**OBJECTIVE:**
Copy every item below word for word, leaving out the pictures.

***** RECORDED DATA *****

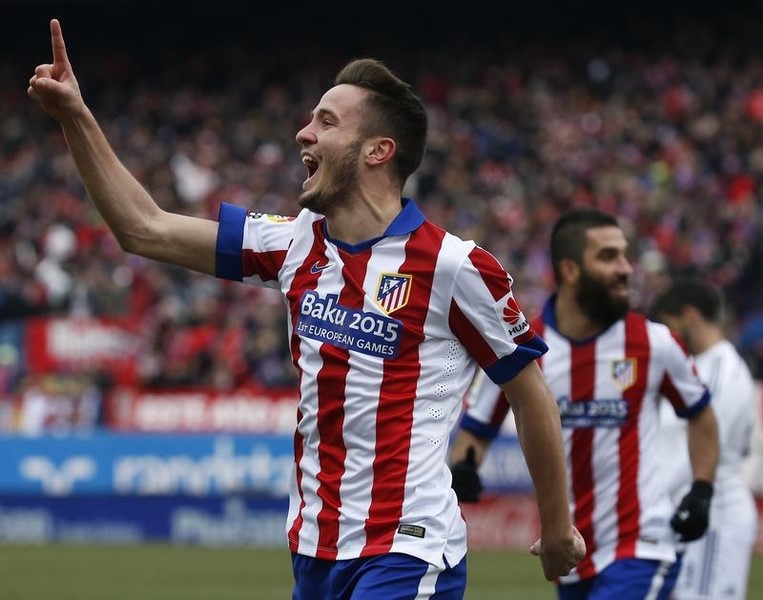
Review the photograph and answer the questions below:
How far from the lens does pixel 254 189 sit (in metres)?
25.8

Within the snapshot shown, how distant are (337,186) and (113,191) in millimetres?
660

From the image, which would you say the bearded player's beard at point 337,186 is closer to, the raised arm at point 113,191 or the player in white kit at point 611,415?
the raised arm at point 113,191

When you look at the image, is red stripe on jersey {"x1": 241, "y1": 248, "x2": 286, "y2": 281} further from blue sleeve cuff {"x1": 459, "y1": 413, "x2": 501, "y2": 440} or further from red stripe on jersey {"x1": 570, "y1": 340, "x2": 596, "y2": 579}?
A: red stripe on jersey {"x1": 570, "y1": 340, "x2": 596, "y2": 579}

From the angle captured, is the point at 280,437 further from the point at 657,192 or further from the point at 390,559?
the point at 390,559

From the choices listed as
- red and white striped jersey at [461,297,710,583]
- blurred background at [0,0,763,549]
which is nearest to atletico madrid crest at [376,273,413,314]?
red and white striped jersey at [461,297,710,583]

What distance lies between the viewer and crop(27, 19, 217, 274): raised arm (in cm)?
443

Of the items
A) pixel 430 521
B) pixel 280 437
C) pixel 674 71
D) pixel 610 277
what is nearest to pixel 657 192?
pixel 674 71

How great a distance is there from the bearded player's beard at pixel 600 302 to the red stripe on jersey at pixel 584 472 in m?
0.25

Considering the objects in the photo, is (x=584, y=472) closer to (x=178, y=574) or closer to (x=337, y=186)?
A: (x=337, y=186)

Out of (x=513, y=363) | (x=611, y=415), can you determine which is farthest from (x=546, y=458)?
(x=611, y=415)

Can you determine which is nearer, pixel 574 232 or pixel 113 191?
pixel 113 191

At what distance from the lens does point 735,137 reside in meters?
23.8

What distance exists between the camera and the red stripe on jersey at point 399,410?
171 inches

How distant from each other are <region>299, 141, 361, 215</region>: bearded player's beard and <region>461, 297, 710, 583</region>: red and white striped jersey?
192 cm
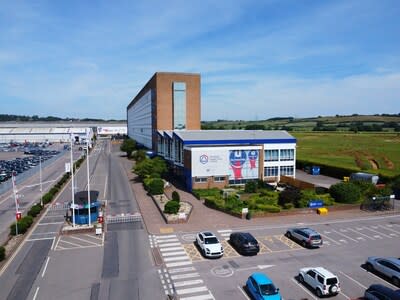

*****

**EXERCISE SOLUTION:**
Review the photograph and answer the questions below:
How far from the lens does pixel 254 189 sit (in metres)?
25.8

Within the snapshot shown, how distant are (337,186) and (113,191) in millimetres?
660

From the image, which would you say the bearded player's beard at point 337,186 is closer to, the raised arm at point 113,191 or the player in white kit at point 611,415?
the raised arm at point 113,191

When you look at the image, is red stripe on jersey {"x1": 241, "y1": 248, "x2": 286, "y2": 281} further from blue sleeve cuff {"x1": 459, "y1": 413, "x2": 501, "y2": 440} or further from red stripe on jersey {"x1": 570, "y1": 340, "x2": 596, "y2": 579}?
A: red stripe on jersey {"x1": 570, "y1": 340, "x2": 596, "y2": 579}

From the angle captured, is the point at 280,437 further from the point at 657,192 or further from the point at 390,559?
the point at 390,559

From the choices listed as
- red and white striped jersey at [461,297,710,583]
- blurred background at [0,0,763,549]
which is nearest to atletico madrid crest at [376,273,413,314]?
red and white striped jersey at [461,297,710,583]

What distance lies between the viewer and crop(27, 19, 217, 274): raised arm (in cm)?
443

Of the items
A) pixel 430 521
B) pixel 280 437
C) pixel 674 71
D) pixel 610 277
what is nearest to pixel 657 192?
pixel 674 71

How great a distance is there from the bearded player's beard at pixel 600 302 to the red stripe on jersey at pixel 584 472 in m?
0.25

Considering the objects in the photo, is (x=584, y=472) closer to (x=178, y=574) or closer to (x=337, y=186)?
A: (x=337, y=186)

Out of (x=513, y=363) | (x=611, y=415), can you determine which is farthest from (x=546, y=458)?
(x=611, y=415)

Can you determine which is nearer, pixel 574 232 or pixel 113 191?
pixel 113 191

At what distance from the lens does point 735,137 reside in meters?
23.8

What distance exists between the camera and the red stripe on jersey at point 399,410?
171 inches

How distant from each other are <region>299, 141, 361, 215</region>: bearded player's beard and <region>461, 297, 710, 583</region>: red and white striped jersey?
192 cm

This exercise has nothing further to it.